- GOAL: Recast the material below as a JSON array of strings with one string per line, leaving out blank lines.

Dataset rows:

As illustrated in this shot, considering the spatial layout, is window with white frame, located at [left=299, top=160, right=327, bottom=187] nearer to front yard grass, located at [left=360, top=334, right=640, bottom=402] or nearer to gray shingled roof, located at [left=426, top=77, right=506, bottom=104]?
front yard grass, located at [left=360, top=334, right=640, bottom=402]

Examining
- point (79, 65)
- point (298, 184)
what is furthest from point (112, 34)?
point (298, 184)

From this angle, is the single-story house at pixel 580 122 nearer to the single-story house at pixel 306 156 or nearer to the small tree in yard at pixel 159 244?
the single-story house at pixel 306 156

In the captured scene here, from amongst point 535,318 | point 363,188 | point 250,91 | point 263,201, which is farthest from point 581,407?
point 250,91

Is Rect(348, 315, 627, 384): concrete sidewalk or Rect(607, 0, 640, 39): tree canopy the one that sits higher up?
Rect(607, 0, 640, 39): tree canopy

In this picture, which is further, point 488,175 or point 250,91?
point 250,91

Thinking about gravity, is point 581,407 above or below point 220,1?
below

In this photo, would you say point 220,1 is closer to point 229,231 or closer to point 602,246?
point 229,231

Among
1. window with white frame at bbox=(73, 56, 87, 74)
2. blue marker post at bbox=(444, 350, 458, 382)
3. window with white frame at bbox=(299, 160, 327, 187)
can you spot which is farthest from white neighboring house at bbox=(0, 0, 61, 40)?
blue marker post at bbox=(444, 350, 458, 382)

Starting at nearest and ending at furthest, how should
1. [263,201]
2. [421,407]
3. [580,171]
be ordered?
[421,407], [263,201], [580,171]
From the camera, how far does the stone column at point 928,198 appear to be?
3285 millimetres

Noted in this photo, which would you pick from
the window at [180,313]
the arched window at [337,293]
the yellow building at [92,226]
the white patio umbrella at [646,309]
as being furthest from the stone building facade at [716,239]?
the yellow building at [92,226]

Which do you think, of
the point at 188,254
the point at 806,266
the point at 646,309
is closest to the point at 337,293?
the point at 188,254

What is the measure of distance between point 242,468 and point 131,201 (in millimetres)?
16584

- EXERCISE ANSWER:
[
  "As illustrated in this shot, considering the spatial layout, is window with white frame, located at [left=299, top=160, right=327, bottom=187] nearer to front yard grass, located at [left=360, top=334, right=640, bottom=402] or nearer to gray shingled roof, located at [left=426, top=77, right=506, bottom=104]?",
  "front yard grass, located at [left=360, top=334, right=640, bottom=402]",
  "Examining",
  "- point (79, 65)",
  "- point (298, 184)",
  "what is furthest from point (112, 34)?",
  "point (298, 184)",
  "From this angle, is the single-story house at pixel 580 122 nearer to the single-story house at pixel 306 156 or nearer to the small tree in yard at pixel 159 244?",
  "the single-story house at pixel 306 156",
  "In the captured scene here, from amongst point 535,318 | point 363,188 | point 250,91 | point 263,201, which is farthest from point 581,407?",
  "point 250,91",
  "Is Rect(348, 315, 627, 384): concrete sidewalk or Rect(607, 0, 640, 39): tree canopy the one that sits higher up?",
  "Rect(607, 0, 640, 39): tree canopy",
  "In this picture, which is further, point 488,175 or point 250,91?",
  "point 250,91",
  "Thinking about gravity, is point 581,407 above or below point 220,1?",
  "below",
  "In this photo, would you say point 220,1 is closer to point 229,231 or closer to point 602,246?",
  "point 229,231",
  "Among",
  "1. window with white frame at bbox=(73, 56, 87, 74)",
  "2. blue marker post at bbox=(444, 350, 458, 382)",
  "3. window with white frame at bbox=(299, 160, 327, 187)",
  "can you spot which is farthest from white neighboring house at bbox=(0, 0, 61, 40)?",
  "blue marker post at bbox=(444, 350, 458, 382)",
  "Starting at nearest and ending at furthest, how should",
  "1. [263,201]",
  "2. [421,407]",
  "3. [580,171]",
  "be ordered?",
  "[421,407], [263,201], [580,171]",
  "From the camera, how far does the stone column at point 928,198 appear to be?",
  "3285 millimetres",
  "Noted in this photo, which would you pick from",
  "the window at [180,313]",
  "the arched window at [337,293]",
  "the yellow building at [92,226]",
  "the white patio umbrella at [646,309]",
  "as being furthest from the stone building facade at [716,239]?",
  "the yellow building at [92,226]",
  "Which do you think, of",
  "the point at 188,254",
  "the point at 806,266",
  "the point at 646,309",
  "is closest to the point at 337,293?",
  "the point at 188,254",
  "What is the measure of distance between point 242,468 and point 131,201 (in millimetres)?",
  "16584"
]